Abdestin Alınma Şekli

Abdestin alınışı:

a) Yıkama:

1-Yüz, alnın üst kısmından çenenin başlangıç noktasına kadar yıkanır.

2-Eller, dirsekten parmak uçlarına kadar yıkanır.

b) Meshetme:

1-Başın ön kısmı meshedilir.

2-Ayaklar, parmak uçlarından eklem yerlerine kadar meshedilir.

 

1-Yüz ve Ellerin Yıkanması:

Yüz yıkanırken orta parmakla başparmağın arasında kalan alan yıkanmalıdır.

Sakallı yüzlerde sakalların üst kısmının yıkanması yeterlidir ve suyun deriye ulaşması gerekmez. Ancak sakal çok seyrek olur ve deri tamamen gözükürse suyun deriye ulaştırılması gerekir.

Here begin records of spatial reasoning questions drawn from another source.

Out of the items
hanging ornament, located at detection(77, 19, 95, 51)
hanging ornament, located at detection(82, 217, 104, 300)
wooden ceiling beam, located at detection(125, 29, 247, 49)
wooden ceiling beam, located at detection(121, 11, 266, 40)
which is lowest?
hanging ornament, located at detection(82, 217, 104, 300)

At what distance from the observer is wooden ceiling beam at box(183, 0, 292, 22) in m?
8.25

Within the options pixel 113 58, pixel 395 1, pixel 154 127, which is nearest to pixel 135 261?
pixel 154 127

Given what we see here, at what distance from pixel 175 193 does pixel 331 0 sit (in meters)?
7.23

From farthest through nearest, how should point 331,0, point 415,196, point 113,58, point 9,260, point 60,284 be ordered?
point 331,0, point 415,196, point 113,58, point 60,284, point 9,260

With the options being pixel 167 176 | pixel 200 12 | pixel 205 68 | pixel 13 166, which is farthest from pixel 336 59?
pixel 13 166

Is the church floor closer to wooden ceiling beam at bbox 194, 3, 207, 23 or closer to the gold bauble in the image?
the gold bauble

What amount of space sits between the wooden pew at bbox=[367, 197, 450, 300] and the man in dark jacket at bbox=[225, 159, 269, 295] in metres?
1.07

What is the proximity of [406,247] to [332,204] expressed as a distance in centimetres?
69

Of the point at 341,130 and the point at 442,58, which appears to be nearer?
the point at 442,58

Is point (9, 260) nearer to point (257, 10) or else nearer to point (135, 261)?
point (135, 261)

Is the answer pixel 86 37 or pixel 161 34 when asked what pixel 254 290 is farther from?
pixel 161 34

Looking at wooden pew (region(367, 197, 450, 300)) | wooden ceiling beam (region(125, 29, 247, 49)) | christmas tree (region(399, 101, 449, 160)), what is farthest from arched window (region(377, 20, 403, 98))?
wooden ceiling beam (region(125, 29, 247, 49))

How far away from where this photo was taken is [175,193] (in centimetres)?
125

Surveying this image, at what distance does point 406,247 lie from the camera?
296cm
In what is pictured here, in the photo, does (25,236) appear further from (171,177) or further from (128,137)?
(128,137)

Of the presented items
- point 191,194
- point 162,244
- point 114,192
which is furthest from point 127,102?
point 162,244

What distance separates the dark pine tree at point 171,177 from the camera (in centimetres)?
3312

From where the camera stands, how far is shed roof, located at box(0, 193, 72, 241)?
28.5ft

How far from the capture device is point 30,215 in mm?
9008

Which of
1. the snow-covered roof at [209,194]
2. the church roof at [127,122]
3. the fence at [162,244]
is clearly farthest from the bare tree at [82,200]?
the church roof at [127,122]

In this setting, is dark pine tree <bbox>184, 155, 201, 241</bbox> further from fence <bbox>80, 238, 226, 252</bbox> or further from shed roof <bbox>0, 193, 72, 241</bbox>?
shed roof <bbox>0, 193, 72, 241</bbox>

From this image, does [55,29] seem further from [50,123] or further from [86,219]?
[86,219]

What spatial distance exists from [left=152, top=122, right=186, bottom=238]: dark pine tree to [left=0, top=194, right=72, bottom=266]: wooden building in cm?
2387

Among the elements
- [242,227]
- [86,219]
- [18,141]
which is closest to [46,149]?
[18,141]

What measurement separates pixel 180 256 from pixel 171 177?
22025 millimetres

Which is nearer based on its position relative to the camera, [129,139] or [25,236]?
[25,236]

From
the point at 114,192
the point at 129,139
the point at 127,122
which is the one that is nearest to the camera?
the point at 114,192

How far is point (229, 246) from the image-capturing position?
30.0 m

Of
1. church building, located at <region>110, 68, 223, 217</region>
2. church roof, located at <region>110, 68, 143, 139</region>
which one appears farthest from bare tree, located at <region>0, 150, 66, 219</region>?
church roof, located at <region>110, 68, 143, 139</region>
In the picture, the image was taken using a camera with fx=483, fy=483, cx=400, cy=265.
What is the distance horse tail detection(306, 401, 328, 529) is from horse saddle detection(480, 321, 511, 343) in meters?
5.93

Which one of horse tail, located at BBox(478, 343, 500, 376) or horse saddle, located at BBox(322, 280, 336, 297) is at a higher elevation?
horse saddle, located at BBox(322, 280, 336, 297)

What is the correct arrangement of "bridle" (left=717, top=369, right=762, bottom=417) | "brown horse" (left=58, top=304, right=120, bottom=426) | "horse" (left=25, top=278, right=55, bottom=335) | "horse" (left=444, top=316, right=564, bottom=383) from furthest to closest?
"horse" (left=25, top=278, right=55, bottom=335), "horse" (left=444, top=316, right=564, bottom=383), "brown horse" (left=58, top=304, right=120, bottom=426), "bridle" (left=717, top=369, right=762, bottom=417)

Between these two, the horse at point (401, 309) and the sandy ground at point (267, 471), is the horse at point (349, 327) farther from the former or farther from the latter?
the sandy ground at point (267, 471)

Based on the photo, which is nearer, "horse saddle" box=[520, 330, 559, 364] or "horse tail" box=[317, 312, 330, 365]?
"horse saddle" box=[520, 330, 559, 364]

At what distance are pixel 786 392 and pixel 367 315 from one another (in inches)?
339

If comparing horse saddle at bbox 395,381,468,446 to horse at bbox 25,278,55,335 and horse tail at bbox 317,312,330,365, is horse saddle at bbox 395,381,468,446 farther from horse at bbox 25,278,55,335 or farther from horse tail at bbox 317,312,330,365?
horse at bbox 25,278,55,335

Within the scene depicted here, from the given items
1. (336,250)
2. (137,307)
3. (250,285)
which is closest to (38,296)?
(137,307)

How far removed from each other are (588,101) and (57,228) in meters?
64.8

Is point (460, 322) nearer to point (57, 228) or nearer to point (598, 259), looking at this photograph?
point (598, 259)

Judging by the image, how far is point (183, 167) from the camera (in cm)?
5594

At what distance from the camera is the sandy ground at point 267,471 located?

Yıkanmanın gerçekleşmesi için suyun, sıvazlamayla dahi olsa uzvun tamamına ulaştırılması gerekir ve sadece rutubetli elin uzva meshedilmesi yeterli değildir.

Abdest alınırken, yüz ve eller yukarıdan aşağıya doğru yıkanmalıdır. Aşağıdan yukarıya doğru yıkanırsa abdest batıl olur.

Yüz ve ellerin bir kez yıkanması vacip, iki kez yıkanması caiz, üç kez ve daha fazla yıkanması haramdır.

2-Başın ve Ayakların Meshi

Başın derisini mesh etmek vacip değildir. Başın ön kısmındaki saçları mesh etmek yeterlidir. Ancak başka bölgeye ait saçlar başın ön kısmına gelmişse veya saçlar uzun olduğundan ön kısmın saçları omuza veya yüze doğru dökülmüşse, saçları mesh etmek yeterli değildir. Bu durumda saçın ayrım noktası aralanmalı, deriye veya saç diplerine mesh edilmelidir.

"Başının ön kısmına yapay saç taktıran bir kimse, eğer saçı takma saç şeklindeyse abdest esnasında onu kaldırıp altını mesh etmelidir. Ancak yapay saçlar, başa ekilmişse ve kaldırılması mümkün değilse veya bazı zararlara ya da zorluğa neden olursa, bu saçlarla birlikte suyun deriye ulaştırılması da mümkün değilse, yapay saçlara mesh etmenin sakıncası yoktur.

Ayağın mesh edilme yeri ayaküstüdür. Buna göre parmaklardan herhangi birinin ucundan başlayarak eklem yerlerine kadar devam eden bölge meshedilmelidir. Meshe parmak altlarından (yürürken parmakların yere basan kısmından) başlamanın sünnet olduğu sabit değildir.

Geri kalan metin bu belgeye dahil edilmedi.